Evaluating our first bin

Now compare your bin's metrics to the quality standards:

Quality Tier Completeness Contamination
High Quality (HQ) β‰₯90% <5%
Medium Quality (MQ) β‰₯50% <10%
Low Quality (LQ) <50% OR >10%

In our example:

  • Completeness: 98.6% βœ… (β‰₯90%)
  • Contamination: 0.0% βœ… (<5%)

πŸŽ‰ Jackpot! Your first bin is high-quality!

This means you've successfully reconstructed a near-complete, uncontaminated genome from metagenomic contigs! You've just isolated Methyloglobulus sp016874115 - a methylotrophic bacterium from the DRC cave.

Creating additional bins

Great work on your first bin! Now, let's continue and reconstruct more genomes from this cave sample.

Step 1: Find 5 high-quality bacterial bins

For this practical session, focus on identifying 5 high-quality prokaryotic bins.

Why this target? Remember when we ran anvi-estimate-scg-taxonomy and examined the taxonomy_summary.txt file? That output showed us 13 distinct ribosomal genes from different organisms, suggesting roughly 10-15 genomes are present in this sample. However, not all of them will be easy to bin:

  • Some organisms are low abundance with fragmented assemblies (i.e., incomplete)
  • This sample also contains eukaryotic and viral contigs that won't be detected by bacterial/archaeal SCGs
  • Some closely related strains may be difficult to separate cleanly

⚠️ ⚠️ ⚠️ CRITICAL: Starting a new bin

Before selecting contigs for a new bin, you MUST click the "+" (plus) button in the Bins panel!

Here's why:

  • If you don't click "+", Anvi'o thinks you're modifying your existing bin
  • Your new selection will be added to (or replace) the previous bin
  • This can accidentally contaminate your carefully curated bins!

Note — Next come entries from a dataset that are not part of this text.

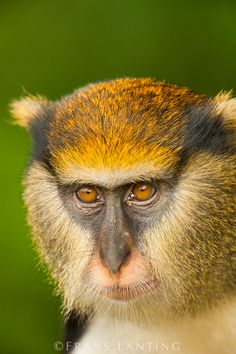 Africa | Mona monkey, Boabeng-Fiema Monkey Sanctuary, Ghana | © Frans Lanting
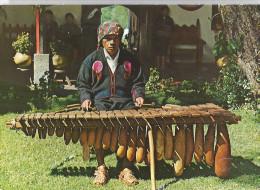 MARIMBA DE TECOMATES .NATIVE INDIAN PLAYING TYPICAL MARIMBA INSTRUMENT     CPSM - Guatemala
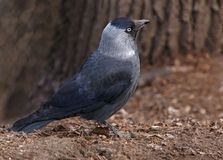 Western jackdaw. Close up of western jackdaw on ground Stock Photography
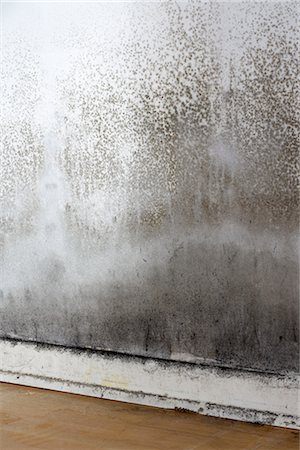 dirty - Moldy Wall Stock Photo - Premium Royalty-Free, Code: 600-03069451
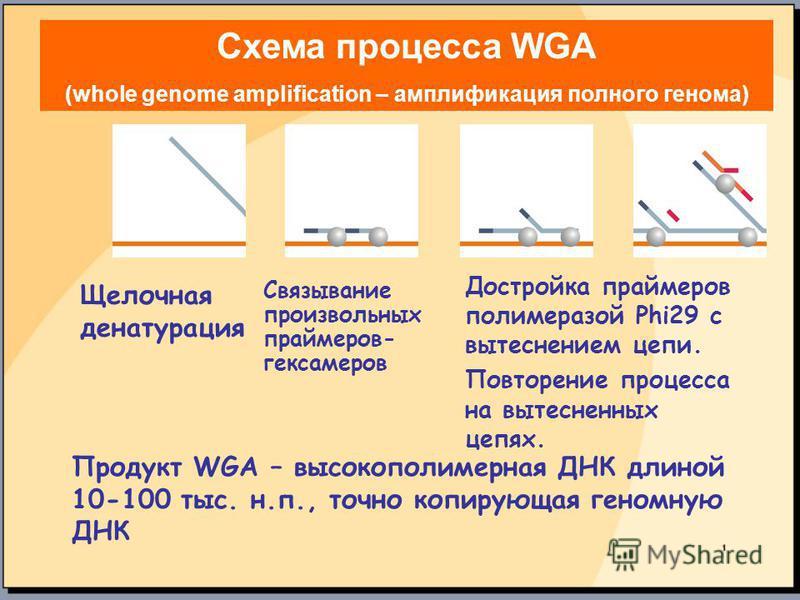 Щелочная денатурация Связывание произвольных праймеров- гексамеров Достройка праймеров полимеразой Phi29 с вытеснением цепи. Повторение процесса на вытесненных цепях. Продукт WGA – высокополимерная ДНК длиной 10-100 тыс. н.п., точно копирующая геномн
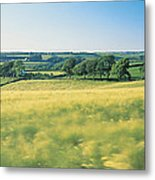 Field Near Barnstaple, North Devon Metal Print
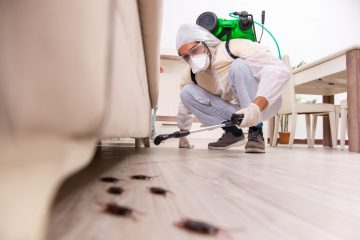 The Common Household Pests Explained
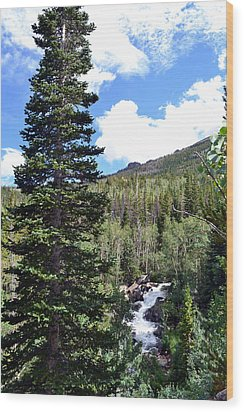 Rocky Mountain National Park2 Wood Print by Zawhaus Photography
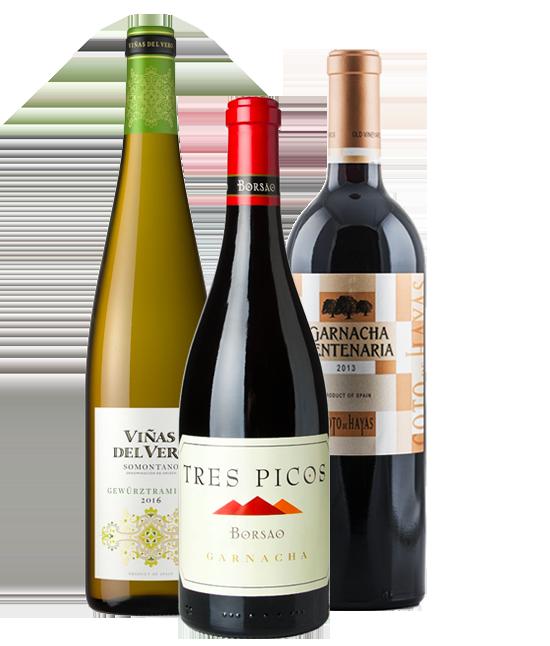 Selección Vinos Aragoneses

Step 2: Recalculate taxonomy

Click the Recalculate / Show Taxonomy for Bins button in the Bins panel.

This will update the taxonomy predictions for your bins based on all the SCGs they contain (not just individual contigs).

❓ Question 1: Does the taxonomy and coverage of your bins correspond to what was predicted in taxonomy_summary.txt? It is sufficient to zoom in on one organism.

❓ Question 2: What do you notice about the level of taxonomic detail for different bins?

❓ Question 3: Why do you think this happens?

πŸ’‘ Hint: Think about what the reference database contains.

Step 3: Store your bins

Click on Store bin selection and then Store.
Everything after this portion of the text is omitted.